Ver la debilidad de una política que eleva el consumo de las masas a costa de la riqueza de capital existente, y por lo tanto sacrifica el futuro al presente, y reconocer la naturaleza de esta política, requiere una visión más profunda que la que se da a los estadistas y políticos o a las masas que los han puesto en el poder. Mientras los muros de los edificios de las fábricas sigan en pie, y los trenes continúen circulando, se supone que todo está bien con el mundo. Las crecientes dificultades para mantener el alto nivel de vida se atribuyen a varias causas, pero nunca al hecho de que se siga una política de consumo de capital.
En el problema del consumo de capital de una sociedad destructiva encontramos uno de los problemas clave de la política económica socialista. El peligro del consumo de capital sería particularmente grande en la comunidad socialista; el demagogo lograría el éxito más fácilmente aumentando el consumo por cabeza a costa de la formación de capital adicional y en detrimento del capital existente.

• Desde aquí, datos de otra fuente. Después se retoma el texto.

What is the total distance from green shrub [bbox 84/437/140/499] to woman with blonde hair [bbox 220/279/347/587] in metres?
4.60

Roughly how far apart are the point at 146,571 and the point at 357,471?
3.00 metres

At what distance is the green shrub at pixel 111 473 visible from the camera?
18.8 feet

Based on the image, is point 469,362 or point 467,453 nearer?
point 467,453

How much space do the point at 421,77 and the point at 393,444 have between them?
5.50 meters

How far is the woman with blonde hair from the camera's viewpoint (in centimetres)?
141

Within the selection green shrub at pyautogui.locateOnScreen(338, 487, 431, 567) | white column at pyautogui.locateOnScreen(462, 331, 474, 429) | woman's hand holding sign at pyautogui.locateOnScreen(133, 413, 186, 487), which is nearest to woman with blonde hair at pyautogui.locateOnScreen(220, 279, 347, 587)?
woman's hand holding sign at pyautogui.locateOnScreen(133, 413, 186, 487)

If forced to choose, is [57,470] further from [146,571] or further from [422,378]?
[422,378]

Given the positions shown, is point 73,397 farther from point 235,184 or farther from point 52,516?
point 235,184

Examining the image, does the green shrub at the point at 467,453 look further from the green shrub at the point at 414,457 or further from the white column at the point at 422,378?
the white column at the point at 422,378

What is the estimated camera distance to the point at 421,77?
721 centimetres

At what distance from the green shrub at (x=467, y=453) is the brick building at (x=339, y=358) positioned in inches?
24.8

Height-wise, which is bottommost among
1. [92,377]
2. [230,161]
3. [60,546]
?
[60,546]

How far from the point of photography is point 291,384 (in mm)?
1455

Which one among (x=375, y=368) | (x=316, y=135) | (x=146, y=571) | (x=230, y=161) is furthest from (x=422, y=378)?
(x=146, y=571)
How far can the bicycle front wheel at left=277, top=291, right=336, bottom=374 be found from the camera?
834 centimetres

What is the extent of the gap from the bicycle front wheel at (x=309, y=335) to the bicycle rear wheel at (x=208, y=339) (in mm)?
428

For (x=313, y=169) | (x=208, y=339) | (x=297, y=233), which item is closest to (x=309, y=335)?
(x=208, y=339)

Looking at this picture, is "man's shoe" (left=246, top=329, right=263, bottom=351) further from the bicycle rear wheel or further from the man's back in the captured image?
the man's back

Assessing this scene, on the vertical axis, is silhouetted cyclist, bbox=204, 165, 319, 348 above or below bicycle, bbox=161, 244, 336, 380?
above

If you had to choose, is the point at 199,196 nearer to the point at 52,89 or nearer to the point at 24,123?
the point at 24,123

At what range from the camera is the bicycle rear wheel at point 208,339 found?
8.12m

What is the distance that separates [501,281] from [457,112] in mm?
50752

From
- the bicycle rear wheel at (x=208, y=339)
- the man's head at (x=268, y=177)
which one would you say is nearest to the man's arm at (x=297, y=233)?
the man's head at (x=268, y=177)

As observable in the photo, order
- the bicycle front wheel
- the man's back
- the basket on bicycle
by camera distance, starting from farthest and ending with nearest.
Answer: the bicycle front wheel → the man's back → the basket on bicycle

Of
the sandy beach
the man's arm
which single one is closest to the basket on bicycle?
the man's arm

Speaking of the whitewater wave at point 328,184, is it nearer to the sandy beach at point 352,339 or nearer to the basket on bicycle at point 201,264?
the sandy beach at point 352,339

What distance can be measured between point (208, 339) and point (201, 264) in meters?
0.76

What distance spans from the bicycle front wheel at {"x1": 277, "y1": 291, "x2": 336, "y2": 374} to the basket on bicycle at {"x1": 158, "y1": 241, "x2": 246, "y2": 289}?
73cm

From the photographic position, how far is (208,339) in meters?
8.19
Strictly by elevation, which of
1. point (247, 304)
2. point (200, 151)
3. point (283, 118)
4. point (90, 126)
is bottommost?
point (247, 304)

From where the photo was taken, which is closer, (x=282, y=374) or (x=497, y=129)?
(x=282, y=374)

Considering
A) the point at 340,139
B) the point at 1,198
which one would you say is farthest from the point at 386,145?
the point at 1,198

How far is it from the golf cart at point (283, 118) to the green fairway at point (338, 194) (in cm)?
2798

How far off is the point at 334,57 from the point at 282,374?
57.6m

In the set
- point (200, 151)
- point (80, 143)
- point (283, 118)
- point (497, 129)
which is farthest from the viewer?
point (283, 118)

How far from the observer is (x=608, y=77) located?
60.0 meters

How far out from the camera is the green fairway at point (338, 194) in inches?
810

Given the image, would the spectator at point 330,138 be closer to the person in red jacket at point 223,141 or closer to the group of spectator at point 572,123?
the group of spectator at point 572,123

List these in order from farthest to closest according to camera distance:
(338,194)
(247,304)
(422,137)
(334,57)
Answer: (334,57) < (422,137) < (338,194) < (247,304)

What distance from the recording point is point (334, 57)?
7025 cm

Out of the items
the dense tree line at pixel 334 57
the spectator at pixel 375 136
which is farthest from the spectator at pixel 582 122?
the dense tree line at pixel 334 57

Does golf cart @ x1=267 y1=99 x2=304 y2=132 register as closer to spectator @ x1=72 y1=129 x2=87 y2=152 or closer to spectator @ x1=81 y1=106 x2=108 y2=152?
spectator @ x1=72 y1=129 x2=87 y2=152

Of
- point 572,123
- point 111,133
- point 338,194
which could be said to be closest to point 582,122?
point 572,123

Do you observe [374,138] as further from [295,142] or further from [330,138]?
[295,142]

Está en la naturaleza de la sociedad capitalista que el nuevo capital se está formando continuamente. Cuanto mayor es el fondo de capital, más aumenta la productividad marginal del trabajo y, por lo tanto, más altos son los salarios, tanto absolutos como relativos. La formación progresiva del capital es la única manera de aumentar la cantidad de bienes que la sociedad puede consumir anualmente sin disminuir la producción en el futuro, la única manera de aumentar el consumo de los trabajadores sin perjudicar a las futuras generaciones de trabajadores. Por lo tanto, el liberalismo ha establecido que la formación progresiva del capital es el único medio por el cual la posición de las grandes masas puede ser permanentemente mejorada.
El socialismo y el destruccionismo buscan alcanzar este fin de una manera diferente. Proponen utilizar el capital para conseguir la riqueza presente a expensas del futuro. La política del liberalismo es el procedimiento del padre prudente que salva y construye para sí mismo y sus sucesores. La política del destruccionismo es la política del derrochador que disipa su herencia sin importar el futuro.
Extraído de Socialismo: un análisis económico y sociológico. Publicado como «La naturaleza del destruccionismo», sección 1 del capítulo 33, «Los factores del destruccionismo».